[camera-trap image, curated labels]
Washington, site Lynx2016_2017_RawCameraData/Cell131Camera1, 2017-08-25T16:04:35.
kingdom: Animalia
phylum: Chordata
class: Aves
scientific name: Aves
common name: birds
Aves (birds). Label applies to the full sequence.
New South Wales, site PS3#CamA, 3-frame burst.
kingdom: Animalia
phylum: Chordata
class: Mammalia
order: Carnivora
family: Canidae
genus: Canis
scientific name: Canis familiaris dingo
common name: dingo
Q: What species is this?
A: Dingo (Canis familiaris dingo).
══════
◆ TASK STATEMENT:
Within the listing above, work out how many lines hold "site", and answer with that number only.

◆ WRITTEN RESPONSE:
2